▶ _Task statement_:
Update the lines starting with the line that contains "Is the clay" and going on through the line that contains "0.39 metres" by changing "clay pot" to "ceramic pot" and leaving everything else unchanged. Give back only those lines.

____ Records for the exercise

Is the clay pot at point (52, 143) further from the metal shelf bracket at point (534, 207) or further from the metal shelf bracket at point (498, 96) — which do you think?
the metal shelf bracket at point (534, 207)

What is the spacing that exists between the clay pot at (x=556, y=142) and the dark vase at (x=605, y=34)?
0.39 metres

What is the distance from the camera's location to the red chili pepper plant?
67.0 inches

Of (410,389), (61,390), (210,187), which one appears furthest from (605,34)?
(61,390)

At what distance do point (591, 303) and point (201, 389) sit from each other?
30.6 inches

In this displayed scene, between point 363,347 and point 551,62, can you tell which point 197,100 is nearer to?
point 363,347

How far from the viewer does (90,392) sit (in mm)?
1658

________
____ Records for the exercise

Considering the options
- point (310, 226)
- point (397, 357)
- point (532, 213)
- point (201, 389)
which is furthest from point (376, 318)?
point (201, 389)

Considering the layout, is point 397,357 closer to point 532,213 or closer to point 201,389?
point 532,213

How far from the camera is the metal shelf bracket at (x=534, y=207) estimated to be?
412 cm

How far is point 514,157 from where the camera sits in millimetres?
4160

________

▶ _Output for this task_:
Is the ceramic pot at point (52, 143) further from the metal shelf bracket at point (534, 207) or further from the metal shelf bracket at point (498, 96) — which do you think?
the metal shelf bracket at point (534, 207)

What is the spacing that exists between the ceramic pot at (x=556, y=142) and the dark vase at (x=605, y=34)?
0.39 metres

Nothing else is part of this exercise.